PROBLÈMES À RÉSOUDRE
1. Renvoyez le passage de l'extrait à lire qui commence par les mots contenant « L'immoral et le » et se termine par « son espace vital. ».
2. Dans l'extrait à lire, à quel animal Mark est-il comparé quand il tourne autour d'une de ses victimes ?

EXTRAIT À LIRE
┏━━

C'est seulement du cinéma, n'est-ce pas ?
La réponse est évidente, tant ce que projette Mark à Helen, est marqué du saut du vécu. Que ce soit ces meurtres tournés à la première personne, avec en point d'orgue ce visage figé dans l'effroi, ou cette enfance martyr, ce vieux rêve qui bouge a tout du cauchemar éveillé.
Alors même que Mark se montre timide, gauche, renfermé, il a le charme maladroit et indéfinissable du garçon d'à côté. Qui préfère fuir sa vie pour s'en fantasmer une autre, dans une sorte de mise en abyme sur laquelle le film repose en grande partie. L'envie de cinéma est constamment frustrée, tandis que se pose la question de l'impact de l'image. L'outil est aussi offensif qu'il permet à son utilisateur de se réfugier derrière elle, de s'y substituer.
L'immoral et le choquant se savourent, en témoigne cette manière, pour Mark, de tourner autour d'une de ses victime comme l'araignée tisserait sa toile autour de sa proie. Dans un paroxysme, une jouissance se reflétant dans l'oeil de la caméra pour l'éternité.
Mark rentre dans une intimité offerte ou une impudeur lascive. Mais il n'est pas le seul voyeur de l'histoire, tant presque chacun des personnages gravitant autour de lui ne se prive pas de le suivre, de s'introduire dans son jardin secret ou de violer son espace vital.

┗━━

LIGNES DE DONNÉES
┏━━

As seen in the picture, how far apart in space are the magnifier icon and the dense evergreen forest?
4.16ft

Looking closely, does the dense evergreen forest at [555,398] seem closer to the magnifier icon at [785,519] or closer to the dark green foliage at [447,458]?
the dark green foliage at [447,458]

┗━━

RÉPONSES AUX TÂCHES
1.
L'immoral et le choquant se savourent, en témoigne cette manière, pour Mark, de tourner autour d'une de ses victime comme l'araignée tisserait sa toile autour de sa proie. Dans un paroxysme, une jouissance se reflétant dans l'oeil de la caméra pour l'éternité.
Mark rentre dans une intimité offerte ou une impudeur lascive. Mais il n'est pas le seul voyeur de l'histoire, tant presque chacun des personnages gravitant autour de lui ne se prive pas de le suivre, de s'introduire dans son jardin secret ou de violer son espace vital.

2. À une araignée qui tisserait sa toile autour de sa proie.